I'm going to write about exactly what it is I'm trying to achieve here in the hopes that it'll inspire me.
What I basically want to create here is a decoder program generator that will run on a VM. This VM has an input stream from which I can read one bit at a time, an output stream to which I can write X bytes at a time, and a program pointer. Each cycle, it can read the byte at the program pointer and perform an action based on the value of that byte.
So, I'd initialise the VM with my encoded data as the input stream, hook up a buffer to the output stream, and point the program pointer at the beginning of this decoder thingy. I step the decoder, which causes it to
- Load the next bit from the input stream
- Increment the program pointer if the bit is nonzero
- Read the value at the program pointer
- Save the MSB into another register
- Move the program pointer forward by the value in the rest of the byte
- Read back the saved bit from the register, and if true, write the current byte (and following X-1 bytes) to the output stream. And reset the program pointer to the beginning.

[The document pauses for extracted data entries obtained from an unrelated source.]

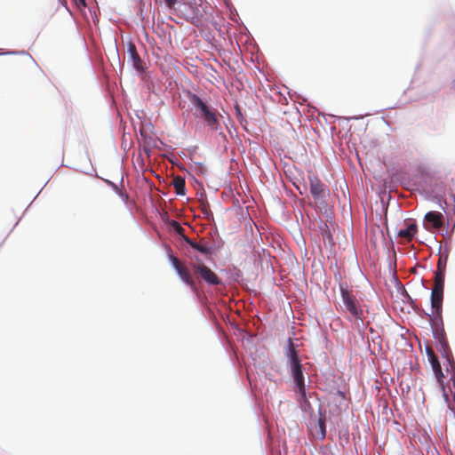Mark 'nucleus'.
I'll use <instances>...</instances> for the list:
<instances>
[{
	"label": "nucleus",
	"instance_id": "f257e3e1",
	"mask_svg": "<svg viewBox=\"0 0 455 455\" xmlns=\"http://www.w3.org/2000/svg\"><path fill=\"white\" fill-rule=\"evenodd\" d=\"M342 304L340 305V311L344 314L345 317L350 322H353L358 327L363 325L364 322V310L360 301L343 284L339 285Z\"/></svg>",
	"mask_w": 455,
	"mask_h": 455
},
{
	"label": "nucleus",
	"instance_id": "f03ea898",
	"mask_svg": "<svg viewBox=\"0 0 455 455\" xmlns=\"http://www.w3.org/2000/svg\"><path fill=\"white\" fill-rule=\"evenodd\" d=\"M188 99L190 103L195 107L196 110L199 112L200 116L206 125L212 131H219L220 124L217 117V112L211 108L199 96L194 93H189Z\"/></svg>",
	"mask_w": 455,
	"mask_h": 455
},
{
	"label": "nucleus",
	"instance_id": "7ed1b4c3",
	"mask_svg": "<svg viewBox=\"0 0 455 455\" xmlns=\"http://www.w3.org/2000/svg\"><path fill=\"white\" fill-rule=\"evenodd\" d=\"M294 343H289L287 349V356L290 359L291 375L294 379L296 387L303 399H306V388L304 383V376L302 372V365L295 350Z\"/></svg>",
	"mask_w": 455,
	"mask_h": 455
},
{
	"label": "nucleus",
	"instance_id": "20e7f679",
	"mask_svg": "<svg viewBox=\"0 0 455 455\" xmlns=\"http://www.w3.org/2000/svg\"><path fill=\"white\" fill-rule=\"evenodd\" d=\"M310 193L313 196L314 202L316 207L322 211L326 210L327 201L326 198L329 196V190L325 184L315 175H308Z\"/></svg>",
	"mask_w": 455,
	"mask_h": 455
},
{
	"label": "nucleus",
	"instance_id": "39448f33",
	"mask_svg": "<svg viewBox=\"0 0 455 455\" xmlns=\"http://www.w3.org/2000/svg\"><path fill=\"white\" fill-rule=\"evenodd\" d=\"M169 260L183 283L191 289L196 290V281L188 267L176 256L171 254Z\"/></svg>",
	"mask_w": 455,
	"mask_h": 455
},
{
	"label": "nucleus",
	"instance_id": "423d86ee",
	"mask_svg": "<svg viewBox=\"0 0 455 455\" xmlns=\"http://www.w3.org/2000/svg\"><path fill=\"white\" fill-rule=\"evenodd\" d=\"M191 267L196 275L209 285H218L220 283V277L204 263H193Z\"/></svg>",
	"mask_w": 455,
	"mask_h": 455
},
{
	"label": "nucleus",
	"instance_id": "0eeeda50",
	"mask_svg": "<svg viewBox=\"0 0 455 455\" xmlns=\"http://www.w3.org/2000/svg\"><path fill=\"white\" fill-rule=\"evenodd\" d=\"M443 215L439 212H428L424 217L426 222L425 228L429 230L428 225H431L434 229H440L443 226Z\"/></svg>",
	"mask_w": 455,
	"mask_h": 455
},
{
	"label": "nucleus",
	"instance_id": "6e6552de",
	"mask_svg": "<svg viewBox=\"0 0 455 455\" xmlns=\"http://www.w3.org/2000/svg\"><path fill=\"white\" fill-rule=\"evenodd\" d=\"M417 225L415 223H411L406 228L399 230L398 236L404 238L407 242H411L417 233Z\"/></svg>",
	"mask_w": 455,
	"mask_h": 455
},
{
	"label": "nucleus",
	"instance_id": "1a4fd4ad",
	"mask_svg": "<svg viewBox=\"0 0 455 455\" xmlns=\"http://www.w3.org/2000/svg\"><path fill=\"white\" fill-rule=\"evenodd\" d=\"M128 51H129V54L132 60L134 68L139 71L142 70L143 69L142 60L137 52L135 45L131 44L129 45Z\"/></svg>",
	"mask_w": 455,
	"mask_h": 455
},
{
	"label": "nucleus",
	"instance_id": "9d476101",
	"mask_svg": "<svg viewBox=\"0 0 455 455\" xmlns=\"http://www.w3.org/2000/svg\"><path fill=\"white\" fill-rule=\"evenodd\" d=\"M443 299V293L431 291V306L436 315H440L441 313Z\"/></svg>",
	"mask_w": 455,
	"mask_h": 455
},
{
	"label": "nucleus",
	"instance_id": "9b49d317",
	"mask_svg": "<svg viewBox=\"0 0 455 455\" xmlns=\"http://www.w3.org/2000/svg\"><path fill=\"white\" fill-rule=\"evenodd\" d=\"M172 186L178 196H184L186 194V182L185 179L181 176H176L173 178Z\"/></svg>",
	"mask_w": 455,
	"mask_h": 455
},
{
	"label": "nucleus",
	"instance_id": "f8f14e48",
	"mask_svg": "<svg viewBox=\"0 0 455 455\" xmlns=\"http://www.w3.org/2000/svg\"><path fill=\"white\" fill-rule=\"evenodd\" d=\"M184 241L189 244L193 249L198 251L199 252L203 253V254H210L211 253V249L206 246L205 244H203L201 243H196L195 241H193L192 239L188 238V236H184Z\"/></svg>",
	"mask_w": 455,
	"mask_h": 455
},
{
	"label": "nucleus",
	"instance_id": "ddd939ff",
	"mask_svg": "<svg viewBox=\"0 0 455 455\" xmlns=\"http://www.w3.org/2000/svg\"><path fill=\"white\" fill-rule=\"evenodd\" d=\"M437 349L442 352L443 356L446 357L449 363H454L453 359L451 357V352L449 347V343H437Z\"/></svg>",
	"mask_w": 455,
	"mask_h": 455
},
{
	"label": "nucleus",
	"instance_id": "4468645a",
	"mask_svg": "<svg viewBox=\"0 0 455 455\" xmlns=\"http://www.w3.org/2000/svg\"><path fill=\"white\" fill-rule=\"evenodd\" d=\"M433 333L436 341H446L445 331L443 325L440 326L435 323Z\"/></svg>",
	"mask_w": 455,
	"mask_h": 455
},
{
	"label": "nucleus",
	"instance_id": "2eb2a0df",
	"mask_svg": "<svg viewBox=\"0 0 455 455\" xmlns=\"http://www.w3.org/2000/svg\"><path fill=\"white\" fill-rule=\"evenodd\" d=\"M433 371H434V373H435V376L436 381H437V383L439 384V386H440L441 389H442L443 391H444V388H445V387H444L443 379H444L445 376H444V374H443V371H442V367H441V368H438V369H436V370H434Z\"/></svg>",
	"mask_w": 455,
	"mask_h": 455
},
{
	"label": "nucleus",
	"instance_id": "dca6fc26",
	"mask_svg": "<svg viewBox=\"0 0 455 455\" xmlns=\"http://www.w3.org/2000/svg\"><path fill=\"white\" fill-rule=\"evenodd\" d=\"M200 209H201L202 213L204 215V217L208 220H210L211 219L213 218V214L211 211V208H210V205L208 203H202L200 205Z\"/></svg>",
	"mask_w": 455,
	"mask_h": 455
},
{
	"label": "nucleus",
	"instance_id": "f3484780",
	"mask_svg": "<svg viewBox=\"0 0 455 455\" xmlns=\"http://www.w3.org/2000/svg\"><path fill=\"white\" fill-rule=\"evenodd\" d=\"M172 227L173 228L174 231L179 234L183 239L185 235V229L181 227V225L178 221H172Z\"/></svg>",
	"mask_w": 455,
	"mask_h": 455
},
{
	"label": "nucleus",
	"instance_id": "a211bd4d",
	"mask_svg": "<svg viewBox=\"0 0 455 455\" xmlns=\"http://www.w3.org/2000/svg\"><path fill=\"white\" fill-rule=\"evenodd\" d=\"M446 261H447V256L445 257H440L437 262V269L436 271L445 272L446 269Z\"/></svg>",
	"mask_w": 455,
	"mask_h": 455
},
{
	"label": "nucleus",
	"instance_id": "6ab92c4d",
	"mask_svg": "<svg viewBox=\"0 0 455 455\" xmlns=\"http://www.w3.org/2000/svg\"><path fill=\"white\" fill-rule=\"evenodd\" d=\"M444 276H445V272L436 271L434 283L444 285Z\"/></svg>",
	"mask_w": 455,
	"mask_h": 455
},
{
	"label": "nucleus",
	"instance_id": "aec40b11",
	"mask_svg": "<svg viewBox=\"0 0 455 455\" xmlns=\"http://www.w3.org/2000/svg\"><path fill=\"white\" fill-rule=\"evenodd\" d=\"M428 360L431 363L433 371L441 368V364L436 355H430V358Z\"/></svg>",
	"mask_w": 455,
	"mask_h": 455
},
{
	"label": "nucleus",
	"instance_id": "412c9836",
	"mask_svg": "<svg viewBox=\"0 0 455 455\" xmlns=\"http://www.w3.org/2000/svg\"><path fill=\"white\" fill-rule=\"evenodd\" d=\"M443 288H444L443 284H435L434 283V286L432 288V291H435V292H439V293H443Z\"/></svg>",
	"mask_w": 455,
	"mask_h": 455
},
{
	"label": "nucleus",
	"instance_id": "4be33fe9",
	"mask_svg": "<svg viewBox=\"0 0 455 455\" xmlns=\"http://www.w3.org/2000/svg\"><path fill=\"white\" fill-rule=\"evenodd\" d=\"M319 427L322 431V436L323 438L325 436V425H324V420L323 419H319Z\"/></svg>",
	"mask_w": 455,
	"mask_h": 455
},
{
	"label": "nucleus",
	"instance_id": "5701e85b",
	"mask_svg": "<svg viewBox=\"0 0 455 455\" xmlns=\"http://www.w3.org/2000/svg\"><path fill=\"white\" fill-rule=\"evenodd\" d=\"M166 5L168 6V8L170 9H173L176 3H177V0H164Z\"/></svg>",
	"mask_w": 455,
	"mask_h": 455
},
{
	"label": "nucleus",
	"instance_id": "b1692460",
	"mask_svg": "<svg viewBox=\"0 0 455 455\" xmlns=\"http://www.w3.org/2000/svg\"><path fill=\"white\" fill-rule=\"evenodd\" d=\"M426 353H427V355L428 356V359L430 358V355H435L433 347L431 346H429V345L426 346Z\"/></svg>",
	"mask_w": 455,
	"mask_h": 455
},
{
	"label": "nucleus",
	"instance_id": "393cba45",
	"mask_svg": "<svg viewBox=\"0 0 455 455\" xmlns=\"http://www.w3.org/2000/svg\"><path fill=\"white\" fill-rule=\"evenodd\" d=\"M119 196H121V198L126 203L128 200H129V196L126 192H124L122 190H120L119 192Z\"/></svg>",
	"mask_w": 455,
	"mask_h": 455
},
{
	"label": "nucleus",
	"instance_id": "a878e982",
	"mask_svg": "<svg viewBox=\"0 0 455 455\" xmlns=\"http://www.w3.org/2000/svg\"><path fill=\"white\" fill-rule=\"evenodd\" d=\"M77 7H84L86 5L85 0H73Z\"/></svg>",
	"mask_w": 455,
	"mask_h": 455
},
{
	"label": "nucleus",
	"instance_id": "bb28decb",
	"mask_svg": "<svg viewBox=\"0 0 455 455\" xmlns=\"http://www.w3.org/2000/svg\"><path fill=\"white\" fill-rule=\"evenodd\" d=\"M288 341H289V342H291V341H292V339H291V338H289Z\"/></svg>",
	"mask_w": 455,
	"mask_h": 455
}]
</instances>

So the problem here is with step 5, the move - I can only move some distance determined by the number of bits available (which will be 7, so a max distance of 63 bytes). If I'm pointing at a left child half of a node, one of those bytes will be required to move past the other half, leaving 62 bytes by which I can skip forward - so 61 bytes, or 30 2-byte nodes, to back into the space inbetween. I guess I could add 1 to all offsets (because offset 0 will never happen) to give me space for 31 nodes instead. Of course, that assumes that the actual symbols I'm encoding are 2 bytes as well - they're stuck in the middle of everything else, so if they're 1 byte or 4 bytes they'll throw those numbers out.
I could just pack a level0 node, followed by 2 level1 nodes, followed by 4 level2 nodes, etc etc.. but the problem comes when I've got more than 31 nodes in any subtree. If the left and right children of the root tree node have 31 children each, the right child of the root will end up needing to be 'interleaved' with the last couple of nodes in the left node's subtree. I'm not sure how to track that.
I'll make a start by calculating the total number of bytes to be stored under each node during the tree building stage...